Training Custom LoRAs:
The LTX video trainer repository is available on GitHub. A dedicated training tutorial is planned for future release.

Full Model vs Distilled Workflow
LTX-2 offers a full model workflow designed for maximum fidelity and stronger prompt adherence.
Key Differences:
Recommended Workflow:
- Iterate with the distilled model – Fast feedback loops
- Render finals with the full model – Maximum quality and prompt accuracy
CFG Configuration:
- Higher values improve prompt adherence
- Values too high can introduce unwanted textures or artifacts
- Start at ~4 and adjust based on results
Text-to-Video Workflow
The T2V workflow follows the same pipeline as I2V but without an input image.
Setup Steps
- Load model components (same as I2V)
- Configure resolution and frame count
- Write a detailed text prompt
- Generate base video at low resolution
- Upscale and refine to final output
Critical Difference:
Without a visual reference image, prompt detail becomes even more important. Longer, more descriptive prompts consistently produce better T2V results.
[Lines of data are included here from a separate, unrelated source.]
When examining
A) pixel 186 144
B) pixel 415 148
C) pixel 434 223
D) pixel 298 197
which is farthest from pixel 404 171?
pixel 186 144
For comprehensive prompting techniques tailored to LTX-2, refer to the LTX-2 Prompting Guide.

Best Practices
General optimization:
- Write long, descriptive prompts – More detail = better results (see the prompting guide for examples)
- Match frame rates across all nodes to avoid sync issues
- Preview at low resolution first – Save time and VRAM
- Keep CFG around 4 – Balance adherence and artifact control
Development Workflow:
- Use distilled workflows for iteration and experimentation
- Switch to full model for final production renders
- Fix random seeds when comparing variations
- Test camera LoRAs with explicit motion descriptions in prompts
Getting Started
LTX-2 combines open weights, local execution, synchronized audio-video generation, and modular ComfyUI integration—making it one of the most practical open-source AI video systems for developers.
Next Steps:
- Download model weights from the LTX Models repository
- Import the official ComfyUI workflow
- Experiment with the distilled model for fast iteration
- Explore LoRA training to customize behavior for your use case
Whether you're building prototypes, production pipelines, or experimental tools, LTX-2 gives you the flexibility and control to push AI video generation forward.